Deuteronomy 14: 27 And the Levite that is within thy gates, thou shalt not forsake him; for he hath no portion nor inheritance with thee.
Deuteronomy 14: 28 At the end of every three years, even in the same year, thou shalt bring forth all the tithe of thine increase, and shall lay it up within thy gates.
Deuteronomy 14: 29 And the Levite, because he hath no portion nor inheritance with thee, and the stranger, and the fatherless, and the widow, that are within thy gates, shall come, and shall eat and be satisfied; that the LORD thy God may bless thee in all the work of thy hand which thou doest.
Deuteronomy 15: 1 At the end of every seven years thou shalt make a release.

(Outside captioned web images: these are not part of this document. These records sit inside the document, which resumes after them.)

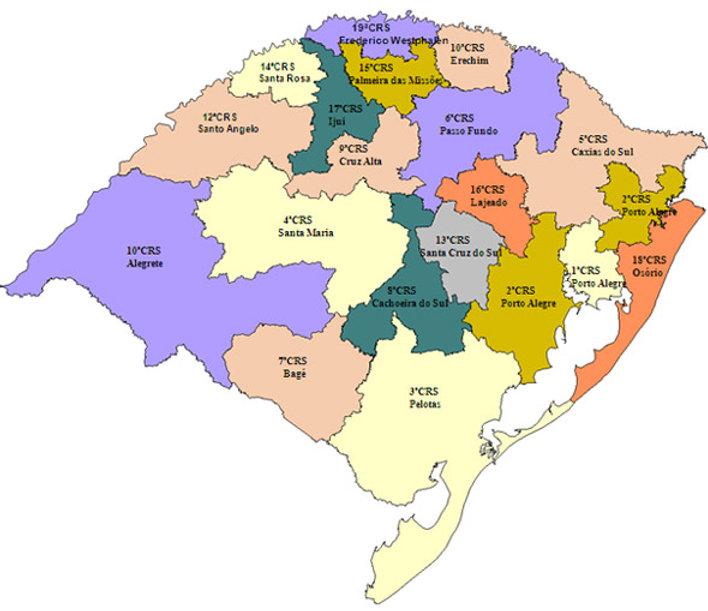 mapa_rs_peq.jpg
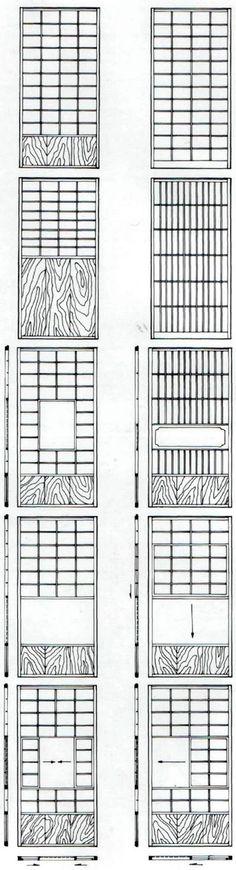 Remodeling House Ideas: A Japanese Translucent Sliding Doors 03
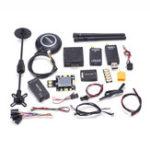 New PX4 Pixhawk PIX 2.4.8 32bit Flight Controller 433 Mhz Radio Telemetry M8N GPS +OSD + PM +Buzzer + PPM + I2C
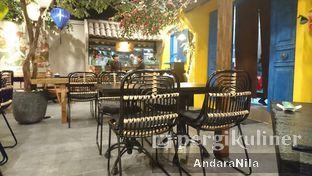 Foto 10 - Interior di Monviet oleh AndaraNila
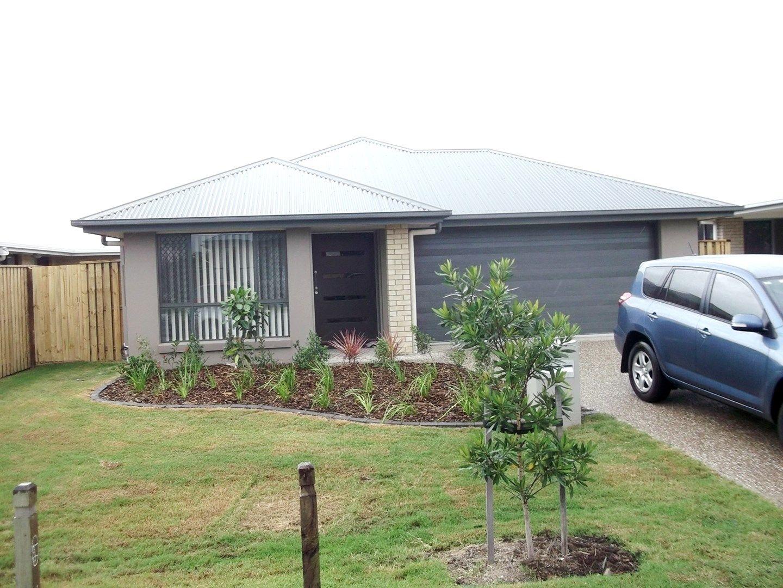 56 Central Green Drive, Narangba QLD 4504, Image 0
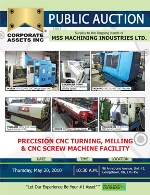 MSS Machining Industries Ltd.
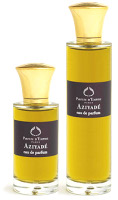 Parfum d'Empire Aziyade fragrance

Deuteronomy 15: 2 And this is the manner of the release: every creditor shall release that which he hath lent unto his neighbour; he shall not exact it of his neighbour and his brother; because the LORD'S release hath been proclaimed.
Deuteronomy 15: 3 Of a foreigner thou mayest exact it; but whatsoever of thine is with thy brother thy hand shall release.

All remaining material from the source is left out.